WHAT IS REQUIRED: The entries are to be output in full, word for word.

DATA SUPPLIED:
──────

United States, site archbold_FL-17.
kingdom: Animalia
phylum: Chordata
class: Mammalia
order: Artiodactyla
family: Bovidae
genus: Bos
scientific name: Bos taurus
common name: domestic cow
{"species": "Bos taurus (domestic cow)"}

──────

RESULT OF THIS TASK:
United States, site archbold_FL-17.
kingdom: Animalia
phylum: Chordata
class: Mammalia
order: Artiodactyla
family: Bovidae
genus: Bos
scientific name: Bos taurus
common name: domestic cow
{"species": "Bos taurus (domestic cow)"}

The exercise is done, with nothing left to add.